ENTRIES SUPPLIED

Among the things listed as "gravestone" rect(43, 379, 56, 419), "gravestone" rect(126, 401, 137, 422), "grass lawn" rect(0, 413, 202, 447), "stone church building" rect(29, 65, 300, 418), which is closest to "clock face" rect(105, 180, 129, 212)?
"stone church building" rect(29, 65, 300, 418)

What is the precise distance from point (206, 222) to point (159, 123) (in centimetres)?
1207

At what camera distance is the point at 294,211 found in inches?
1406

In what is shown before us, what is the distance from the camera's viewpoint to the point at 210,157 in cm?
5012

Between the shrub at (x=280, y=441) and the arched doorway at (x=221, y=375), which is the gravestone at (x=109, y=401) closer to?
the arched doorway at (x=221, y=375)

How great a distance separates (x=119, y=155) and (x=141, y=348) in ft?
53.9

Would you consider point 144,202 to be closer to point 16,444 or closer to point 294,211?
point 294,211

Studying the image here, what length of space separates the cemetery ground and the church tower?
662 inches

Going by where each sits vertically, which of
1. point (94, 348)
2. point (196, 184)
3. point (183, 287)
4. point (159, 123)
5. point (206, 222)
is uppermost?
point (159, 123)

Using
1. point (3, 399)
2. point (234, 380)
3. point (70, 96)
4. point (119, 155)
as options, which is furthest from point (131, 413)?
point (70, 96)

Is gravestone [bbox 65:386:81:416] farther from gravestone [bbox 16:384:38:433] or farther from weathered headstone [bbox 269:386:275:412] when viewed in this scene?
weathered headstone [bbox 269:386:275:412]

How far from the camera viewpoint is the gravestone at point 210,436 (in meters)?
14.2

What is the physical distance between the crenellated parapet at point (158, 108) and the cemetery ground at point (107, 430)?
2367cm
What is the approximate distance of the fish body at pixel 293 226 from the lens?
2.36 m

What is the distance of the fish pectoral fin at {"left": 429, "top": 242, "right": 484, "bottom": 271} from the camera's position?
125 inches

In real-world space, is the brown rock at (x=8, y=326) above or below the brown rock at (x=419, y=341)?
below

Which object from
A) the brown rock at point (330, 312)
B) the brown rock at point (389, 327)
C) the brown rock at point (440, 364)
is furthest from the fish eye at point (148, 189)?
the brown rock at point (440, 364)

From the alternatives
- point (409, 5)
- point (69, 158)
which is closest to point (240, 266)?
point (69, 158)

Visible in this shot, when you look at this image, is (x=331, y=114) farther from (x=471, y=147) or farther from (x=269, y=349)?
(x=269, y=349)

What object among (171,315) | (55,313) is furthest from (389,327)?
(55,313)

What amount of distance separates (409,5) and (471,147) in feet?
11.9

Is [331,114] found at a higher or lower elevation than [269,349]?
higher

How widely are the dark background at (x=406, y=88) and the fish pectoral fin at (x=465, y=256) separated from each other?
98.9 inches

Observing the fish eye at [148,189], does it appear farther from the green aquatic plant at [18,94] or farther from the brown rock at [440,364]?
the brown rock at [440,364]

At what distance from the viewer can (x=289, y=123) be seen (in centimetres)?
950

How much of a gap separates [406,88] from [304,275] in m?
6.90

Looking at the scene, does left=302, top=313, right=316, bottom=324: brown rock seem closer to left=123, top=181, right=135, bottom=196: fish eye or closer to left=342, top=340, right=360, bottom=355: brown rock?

WHAT TO PRODUCE
Each line of the material above needs to be quoted exactly, please.

SOLUTION TO THE EXERCISE
Among the things listed as "gravestone" rect(43, 379, 56, 419), "gravestone" rect(126, 401, 137, 422), "grass lawn" rect(0, 413, 202, 447), "stone church building" rect(29, 65, 300, 418), which is closest to "clock face" rect(105, 180, 129, 212)?
"stone church building" rect(29, 65, 300, 418)

What is the precise distance from point (206, 222) to point (159, 123) (in centimetres)?
1207

At what camera distance is the point at 294,211 found in inches?
1406

In what is shown before us, what is the distance from the camera's viewpoint to the point at 210,157 in cm?
5012

Between the shrub at (x=280, y=441) and the arched doorway at (x=221, y=375), which is the gravestone at (x=109, y=401) closer to?
the arched doorway at (x=221, y=375)

How great a distance separates (x=119, y=155) and (x=141, y=348) in ft?
53.9

Would you consider point 144,202 to be closer to point 16,444 or closer to point 294,211?
point 294,211

Studying the image here, what length of space separates the cemetery ground and the church tower?
662 inches

Going by where each sits vertically, which of
1. point (94, 348)
2. point (196, 184)
3. point (183, 287)
4. point (159, 123)
5. point (206, 222)
is uppermost?
point (159, 123)

Using
1. point (3, 399)
2. point (234, 380)
3. point (70, 96)
4. point (119, 155)
as options, which is furthest from point (131, 413)?
point (70, 96)

Is gravestone [bbox 65:386:81:416] farther from gravestone [bbox 16:384:38:433] or farther from weathered headstone [bbox 269:386:275:412] when viewed in this scene?
weathered headstone [bbox 269:386:275:412]

How far from the camera viewpoint is the gravestone at point 210,436 (in meters)?
14.2

What is the physical distance between the crenellated parapet at point (158, 108) and the cemetery ground at point (107, 430)?
2367cm
What is the approximate distance of the fish body at pixel 293 226 from the lens?
2.36 m

What is the distance of the fish pectoral fin at {"left": 429, "top": 242, "right": 484, "bottom": 271} from the camera's position?
125 inches

In real-world space, is the brown rock at (x=8, y=326) above or below the brown rock at (x=419, y=341)?
below

Which object from
A) the brown rock at point (330, 312)
B) the brown rock at point (389, 327)
C) the brown rock at point (440, 364)
is furthest from the fish eye at point (148, 189)?
the brown rock at point (440, 364)

From the alternatives
- point (409, 5)
- point (69, 158)
which is closest to point (240, 266)?
point (69, 158)

Visible in this shot, when you look at this image, is (x=331, y=114) farther from (x=471, y=147) or farther from (x=269, y=349)?
(x=269, y=349)

What object among (171,315) | (55,313) is furthest from (389,327)?
(55,313)

What amount of distance separates (409,5) and (471,147) in feet?
11.9

Is [331,114] found at a higher or lower elevation than [269,349]?
higher

How widely are the dark background at (x=406, y=88) and the fish pectoral fin at (x=465, y=256) separated from each other?
98.9 inches

Observing the fish eye at [148,189], does it appear farther from the green aquatic plant at [18,94] or farther from the brown rock at [440,364]?
the brown rock at [440,364]

At what distance from the viewer can (x=289, y=123) be seen (in centimetres)?
950

How much of a gap separates [406,88] from [304,275] in m?
6.90

Looking at the scene, does left=302, top=313, right=316, bottom=324: brown rock seem closer to left=123, top=181, right=135, bottom=196: fish eye or closer to left=342, top=340, right=360, bottom=355: brown rock?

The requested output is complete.